◆ Problem requirements
Rewrite all the rows below, swapping "Taking a close look" for "Looking closely" and leaving everything else unchanged. Leave out the pictures.

(Image and question records)
☆ ☆ ☆ ☆ ☆ ☆ ☆
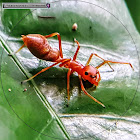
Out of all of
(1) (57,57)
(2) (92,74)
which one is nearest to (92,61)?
(2) (92,74)

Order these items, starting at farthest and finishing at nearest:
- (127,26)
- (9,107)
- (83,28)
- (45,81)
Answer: (127,26)
(83,28)
(45,81)
(9,107)

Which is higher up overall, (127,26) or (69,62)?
(127,26)

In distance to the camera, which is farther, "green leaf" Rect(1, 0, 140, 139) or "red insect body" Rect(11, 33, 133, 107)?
"green leaf" Rect(1, 0, 140, 139)

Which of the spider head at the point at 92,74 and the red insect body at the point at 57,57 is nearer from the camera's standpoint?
the red insect body at the point at 57,57

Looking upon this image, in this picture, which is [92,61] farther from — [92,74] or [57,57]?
[57,57]

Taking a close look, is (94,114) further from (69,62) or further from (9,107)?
(9,107)

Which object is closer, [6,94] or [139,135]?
[6,94]

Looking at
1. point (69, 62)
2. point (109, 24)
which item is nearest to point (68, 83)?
point (69, 62)

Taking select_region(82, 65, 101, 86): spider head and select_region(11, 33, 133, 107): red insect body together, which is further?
select_region(82, 65, 101, 86): spider head

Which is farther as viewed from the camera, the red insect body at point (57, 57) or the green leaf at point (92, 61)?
the green leaf at point (92, 61)
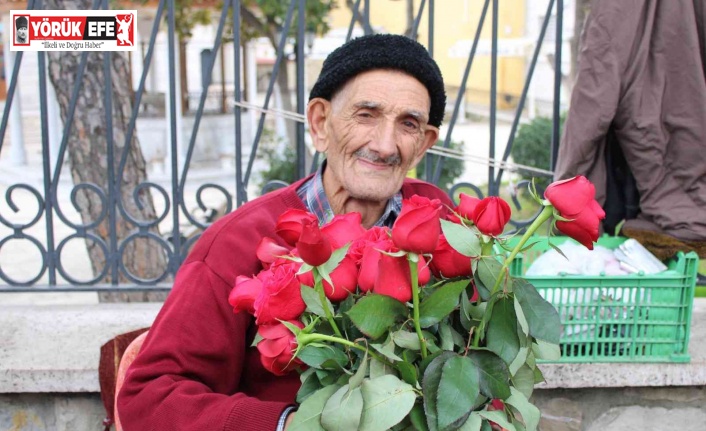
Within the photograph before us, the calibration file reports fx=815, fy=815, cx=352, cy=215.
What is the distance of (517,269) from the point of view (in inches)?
84.2

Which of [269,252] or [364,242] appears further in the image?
[269,252]

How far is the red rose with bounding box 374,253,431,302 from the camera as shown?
122cm

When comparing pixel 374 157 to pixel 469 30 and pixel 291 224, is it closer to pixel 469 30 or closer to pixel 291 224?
pixel 291 224

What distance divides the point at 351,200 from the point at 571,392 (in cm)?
101

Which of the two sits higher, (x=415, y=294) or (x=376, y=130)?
(x=376, y=130)

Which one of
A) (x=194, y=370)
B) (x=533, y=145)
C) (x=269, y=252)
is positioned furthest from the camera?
(x=533, y=145)

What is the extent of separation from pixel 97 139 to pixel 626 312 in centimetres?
276

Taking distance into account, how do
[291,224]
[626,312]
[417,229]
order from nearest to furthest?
[417,229] < [291,224] < [626,312]

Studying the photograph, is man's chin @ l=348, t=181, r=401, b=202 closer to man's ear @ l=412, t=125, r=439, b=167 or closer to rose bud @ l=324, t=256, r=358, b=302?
man's ear @ l=412, t=125, r=439, b=167

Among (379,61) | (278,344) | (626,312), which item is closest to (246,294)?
(278,344)

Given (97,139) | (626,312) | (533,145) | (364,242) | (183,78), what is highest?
(364,242)

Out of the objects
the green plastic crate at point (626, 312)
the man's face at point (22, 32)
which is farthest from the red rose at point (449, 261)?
the man's face at point (22, 32)

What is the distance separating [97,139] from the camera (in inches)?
158

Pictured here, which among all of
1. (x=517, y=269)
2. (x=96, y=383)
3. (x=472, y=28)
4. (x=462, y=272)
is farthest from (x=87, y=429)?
(x=472, y=28)
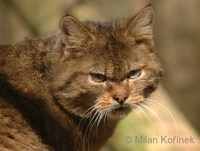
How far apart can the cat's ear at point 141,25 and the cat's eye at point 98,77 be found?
43cm

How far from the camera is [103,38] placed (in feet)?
15.5

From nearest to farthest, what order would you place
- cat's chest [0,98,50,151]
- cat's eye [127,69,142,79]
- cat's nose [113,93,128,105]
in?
cat's chest [0,98,50,151]
cat's nose [113,93,128,105]
cat's eye [127,69,142,79]

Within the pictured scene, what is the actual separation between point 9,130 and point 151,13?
144 cm

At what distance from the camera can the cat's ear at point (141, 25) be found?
15.6 ft

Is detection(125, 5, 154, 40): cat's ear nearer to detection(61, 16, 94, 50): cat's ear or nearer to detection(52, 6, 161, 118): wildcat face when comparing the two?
detection(52, 6, 161, 118): wildcat face

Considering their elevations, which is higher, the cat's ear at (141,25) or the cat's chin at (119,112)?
the cat's ear at (141,25)

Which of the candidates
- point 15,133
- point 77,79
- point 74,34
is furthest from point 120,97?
point 15,133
☆ ☆ ☆ ☆ ☆ ☆ ☆
◆ The answer
Out of all of
(1) (57,57)
(2) (92,74)
which one is nearest to (92,61)?
(2) (92,74)

Order these items, starting at farthest and finishing at nearest:
- (127,26)
- (9,107)
- (83,28)
- (45,81)
Answer: (127,26)
(83,28)
(45,81)
(9,107)

Which is higher up overall, (127,26) or (69,62)?
(127,26)

In distance to the camera, which is farther, "green leaf" Rect(1, 0, 140, 139) or "red insect body" Rect(11, 33, 133, 107)?
"green leaf" Rect(1, 0, 140, 139)

Which of the spider head at the point at 92,74 and the red insect body at the point at 57,57 is nearer from the camera's standpoint?
the red insect body at the point at 57,57

Looking upon this image, in this picture, which is [92,61] farther from — [92,74] or [57,57]?
[57,57]

Looking closely, is (94,114) further from (69,62) or further from (9,107)?
(9,107)

Which object is closer, [6,94] or [139,135]?
[6,94]

Looking at
1. point (69, 62)
2. point (109, 24)
which item is nearest to point (68, 83)?
point (69, 62)

Taking select_region(82, 65, 101, 86): spider head and select_region(11, 33, 133, 107): red insect body together, which is further?
select_region(82, 65, 101, 86): spider head

Which is farther as viewed from the camera, the red insect body at point (57, 57) or the green leaf at point (92, 61)?
the green leaf at point (92, 61)
Within the photograph before us, the calibration file reports fx=815, fy=815, cx=352, cy=215.
What is the distance of (517,269) from the point of view (in inches)?
84.2

Which of [269,252] or [364,242] appears further in the image?
[269,252]

How far is the red rose with bounding box 374,253,431,302 from the camera as shown?
122cm

When comparing pixel 374 157 to pixel 469 30 and pixel 291 224, is it closer to pixel 469 30 or closer to pixel 291 224?
pixel 291 224

What distance divides the point at 351,200 from the point at 571,392 (in cm)?
101

Which of the two sits higher, (x=415, y=294) or (x=376, y=130)?
(x=376, y=130)

Which one of
A) (x=194, y=370)
B) (x=533, y=145)
C) (x=269, y=252)
is positioned furthest from the camera?
(x=533, y=145)

What is the extent of separation from pixel 97 139 to pixel 626 312 in centimetres?
276

Taking distance into account, how do
[291,224]
[626,312]
[417,229]
order from nearest to furthest?
[417,229] < [291,224] < [626,312]

Studying the photograph, is man's chin @ l=348, t=181, r=401, b=202 closer to man's ear @ l=412, t=125, r=439, b=167 or closer to rose bud @ l=324, t=256, r=358, b=302?
man's ear @ l=412, t=125, r=439, b=167

Among (379,61) | (278,344) | (626,312), which item is closest to (246,294)?
(278,344)

Given (97,139) | (626,312) | (533,145) | (364,242) | (183,78), what is highest?
(364,242)

Out of the objects
the green plastic crate at point (626, 312)
the man's face at point (22, 32)
which is farthest from the red rose at point (449, 261)?
the man's face at point (22, 32)

What is the distance separating [97,139] from the camera (in inches)?
158

Pictured here, which among all of
1. (x=517, y=269)
2. (x=96, y=383)
3. (x=472, y=28)
4. (x=462, y=272)
is farthest from (x=87, y=429)?
(x=472, y=28)
How far apart can the cat's ear at point 141,25 and the cat's eye at point 98,77 be found?
43cm

How far from the camera is [103,38] placed (in feet)?
15.5

From nearest to farthest, what order would you place
- cat's chest [0,98,50,151]
- cat's eye [127,69,142,79]
- cat's nose [113,93,128,105]
in?
cat's chest [0,98,50,151]
cat's nose [113,93,128,105]
cat's eye [127,69,142,79]

Within the pictured scene, what is the actual separation between point 9,130 and point 151,13?
144 cm

At what distance from the camera can the cat's ear at point (141, 25) be found?
15.6 ft

Is detection(125, 5, 154, 40): cat's ear nearer to detection(61, 16, 94, 50): cat's ear or nearer to detection(52, 6, 161, 118): wildcat face when comparing the two?
detection(52, 6, 161, 118): wildcat face

Considering their elevations, which is higher, the cat's ear at (141,25) or the cat's chin at (119,112)?
the cat's ear at (141,25)

Which of the candidates
- point 15,133
- point 77,79
- point 74,34
is furthest from point 120,97?
point 15,133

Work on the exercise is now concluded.